3 of 4 people found the following review helpful
5.0 out of 5 stars Black Stone Cherry seem unable to do any wrong!, 11 May 2014
This review is from: Magic Mountain (Audio CD)
A quick note for all. Most have already provided a short synopsis of this fantastic album and my intention here is to look at Magic Mountain in a little more detail for those who are interested. For those who wish only to know whether or not I recommend the album, and why. then skip to the end for my final overview.

So...Black Stone Cherry. I was actually introduced to this band by Amazon. Under their recomendation I purchased their debut album and from the moment Rain Wizard blared out of my speakers I was hooked. Since then the Cherry have become one of my favourite bands and have, in my opinion, improved album after album. Between the Devill... was a stellar release and my expectations for this 4th release were sky high. I'm ecstatic to say that in no way am I disappointed. Without further ado let's get down to the tracks.

1. Holding On...To Letting Go: Black Stone Cherry have a bit of a knack for opening songs, particularly in Rain Wizzard and Blind Man. I must admit here then, that on first listen Holding On... didn't seem quite to hold up to those amazing tracks. However, after a few spins of the record it emerges as a fantastic track, if not quite at the standards of albums gone by. The lead off riff is fast and furious but it is undoubtedly the chorus, as is the case with so many tracks on this album, that really lifts the track. Cherry are surely the Bon Jovi of modern southern rock. They constantly hit you with huge, catchy, and frankly outstanding, chorus's that just imprint in your brain long after the 13th track comes to a close. This opener sets the already high standard in this respect and will undoubtedly transfer well live, again like so many tracks here.

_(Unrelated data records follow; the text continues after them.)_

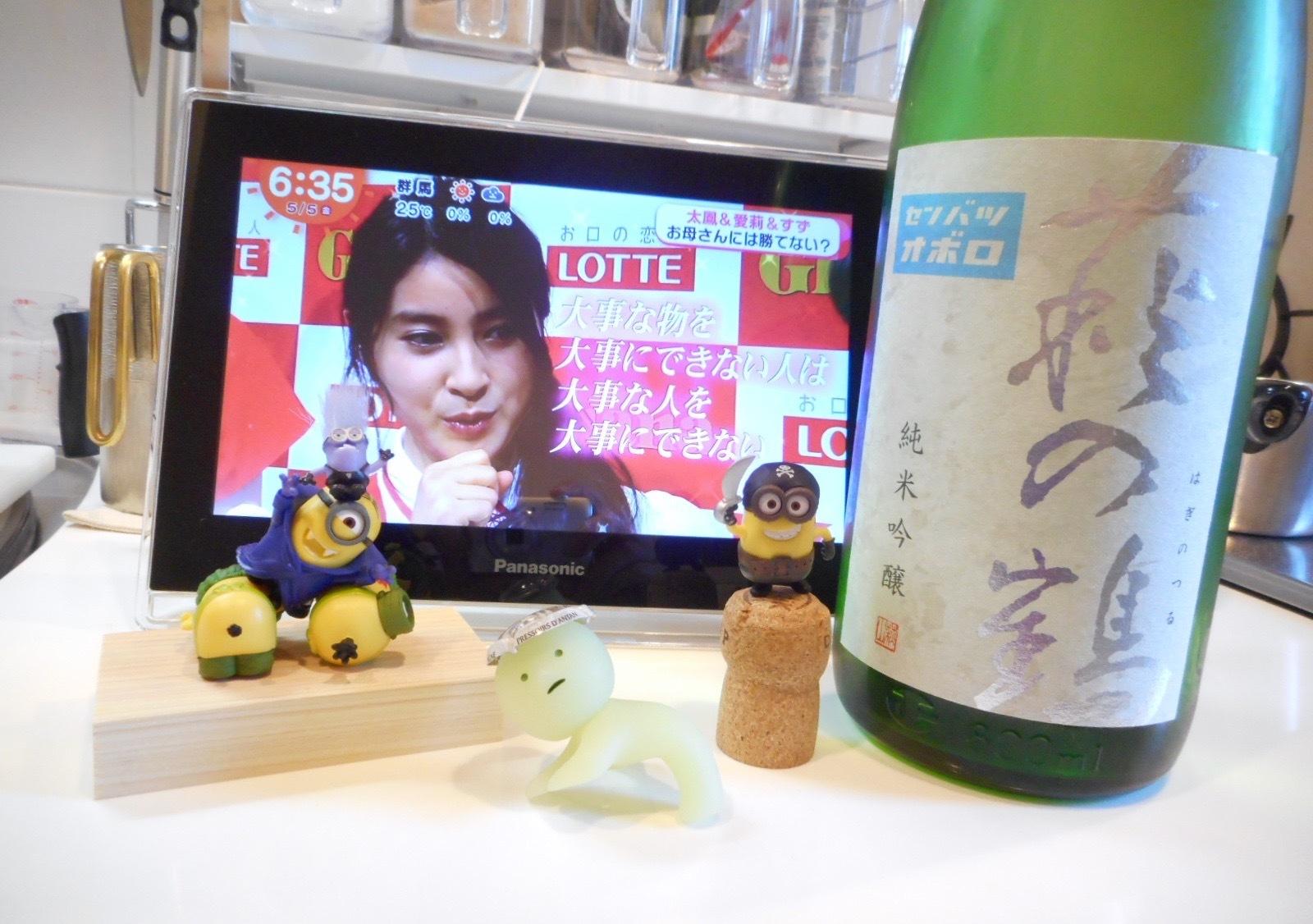 haginotsuru_oboro28by1.jpg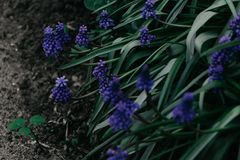 Shallow Focus Photo of Green Plant With Purple Flowers stock photos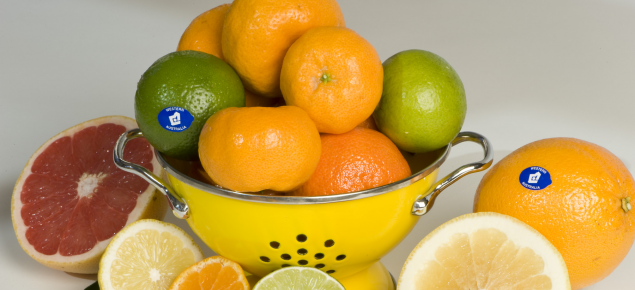 Healthy Western Australian citrus fruits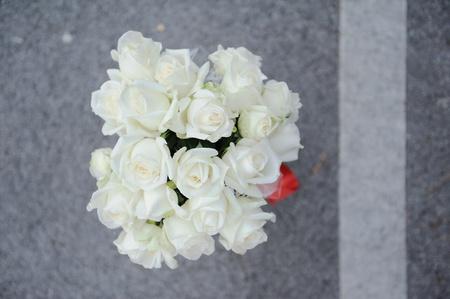 ribbin: white rose bouguet in grey background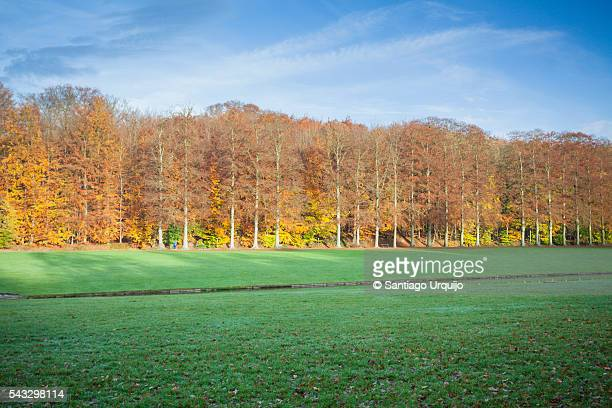 The Tervueren Park in autumn
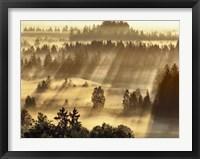 Fog Impression At Sindelbachfilz, Bavaria, Germany Fine-Art Print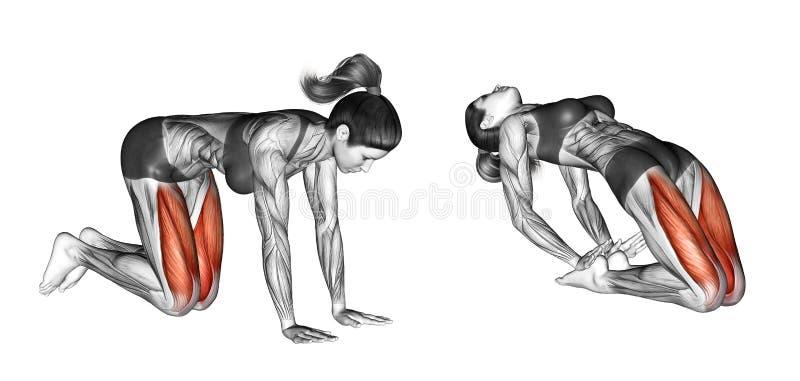 Esercitazione di forma fisica Esaminando soffitto femmina illustrazione di stock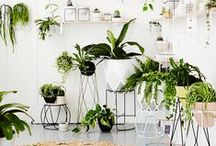 Plants for indoor / Trends of indoor plants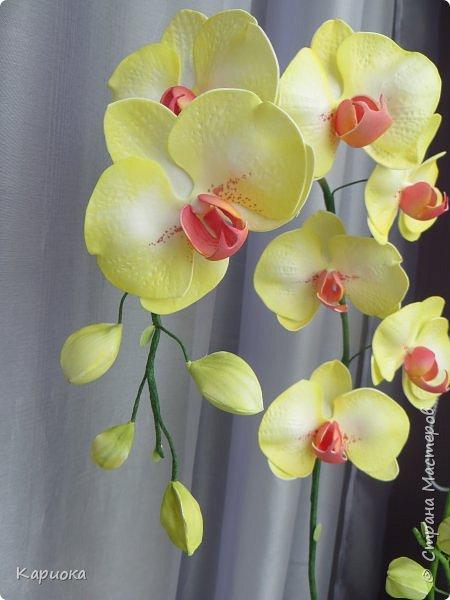 Доброго времени суток СМ! И снова у меня орхидея! На этот раз желто-лимонная. фото 4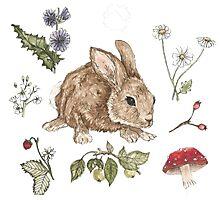 Woodlant Rabbit  Photographic Print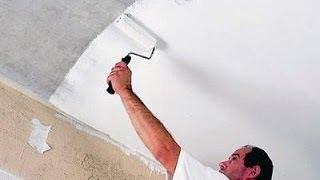 Покраска побелка потолка и плинтусов своими руками Обучение
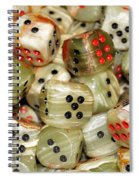 Roll The Dice Spiral Notebook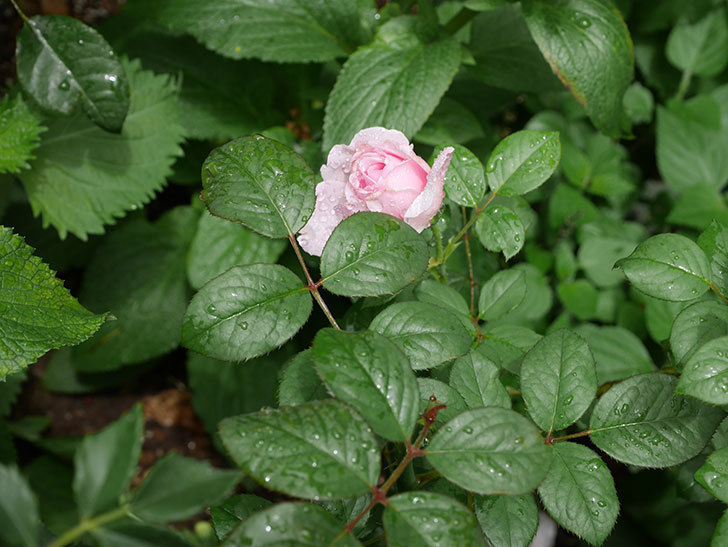 ジ・エンシェント・マリナー(The Ancient Mariner)の2番花が咲いた。半ツルバラ。2020年-003.jpg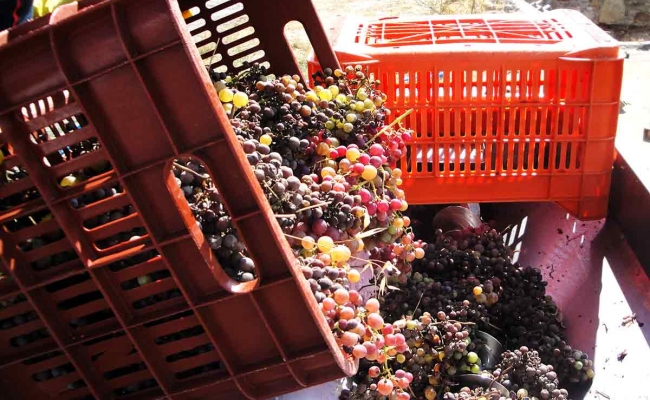 Grapes_collection_for_wine_Ikaria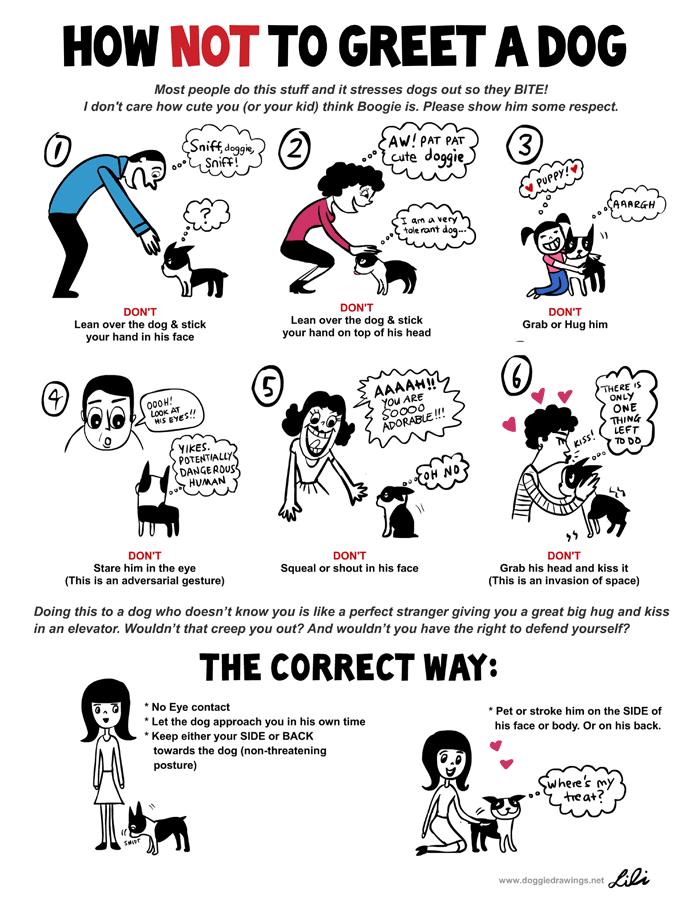 petpourri national dog bite prevention week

2. Peace Pipe: Track number 2 comes in with a fantastic groove that gives way to a typically southern style slide riff. Where does the track come alive you may wonder? Or probably you've already guessed. The chours comes in with a much softer undercurrent musically but in characteristically catchy fashion. Following the second chorus we arrive at a simply brilliant solo section which drifts from speaker to speaker. Towards the end of the song Robertson flexes his outstanding vocals to give an already fantastic track some added oomph.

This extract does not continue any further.